Can you retype every one of the records below word for word, leaving the pictures out?
— begin Dataset records —
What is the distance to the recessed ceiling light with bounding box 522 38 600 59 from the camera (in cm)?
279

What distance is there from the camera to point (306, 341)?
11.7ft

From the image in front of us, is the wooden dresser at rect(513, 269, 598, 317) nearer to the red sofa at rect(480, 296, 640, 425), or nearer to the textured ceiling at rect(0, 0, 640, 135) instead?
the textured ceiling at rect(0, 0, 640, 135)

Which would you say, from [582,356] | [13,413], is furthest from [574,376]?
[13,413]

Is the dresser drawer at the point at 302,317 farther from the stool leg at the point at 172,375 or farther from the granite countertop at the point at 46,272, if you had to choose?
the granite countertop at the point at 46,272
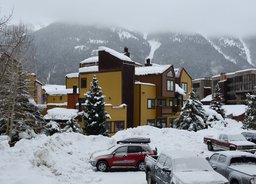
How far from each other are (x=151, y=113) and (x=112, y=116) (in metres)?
9.58

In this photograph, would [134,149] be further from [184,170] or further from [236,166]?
[184,170]

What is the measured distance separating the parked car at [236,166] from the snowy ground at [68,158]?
13.4ft

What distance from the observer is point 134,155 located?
2212 cm

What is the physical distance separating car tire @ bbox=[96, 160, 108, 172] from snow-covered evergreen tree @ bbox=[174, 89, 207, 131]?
26632 millimetres

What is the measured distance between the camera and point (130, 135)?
122 ft

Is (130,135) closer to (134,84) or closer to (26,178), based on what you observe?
(134,84)

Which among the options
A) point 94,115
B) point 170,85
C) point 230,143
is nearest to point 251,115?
point 170,85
— end Dataset records —
-- Solved exercise --
What is the distance to the recessed ceiling light with bounding box 522 38 600 59 from the camera (in cm)?
279

What distance is there from the camera to point (306, 341)?
11.7ft

From the image in front of us, is the wooden dresser at rect(513, 269, 598, 317) nearer to the red sofa at rect(480, 296, 640, 425), or nearer to the textured ceiling at rect(0, 0, 640, 135) instead?
the textured ceiling at rect(0, 0, 640, 135)

Which would you say, from [582,356] | [13,413], is furthest from [574,376]?
[13,413]

Is the dresser drawer at the point at 302,317 farther from the stool leg at the point at 172,375 or farther from the granite countertop at the point at 46,272, if you had to choose?
the granite countertop at the point at 46,272
How far from each other are (x=151, y=113) and (x=112, y=116) (in metres)?
9.58

In this photograph, would [134,149] be further from [184,170] or further from [236,166]?
[184,170]

What is the measured distance separating the parked car at [236,166] from the snowy ground at [68,158]?
13.4ft

What distance from the observer is point 134,155 located?
2212 cm

What is the physical distance separating car tire @ bbox=[96, 160, 108, 172] from snow-covered evergreen tree @ bbox=[174, 89, 207, 131]?
26632 millimetres

What is the measured distance between the camera and point (130, 135)?
122 ft

Is (130,135) closer to (134,84) or closer to (26,178), based on what you observe?
(134,84)

Which among the options
A) point 94,115
B) point 170,85
C) point 230,143
is nearest to point 251,115?
point 170,85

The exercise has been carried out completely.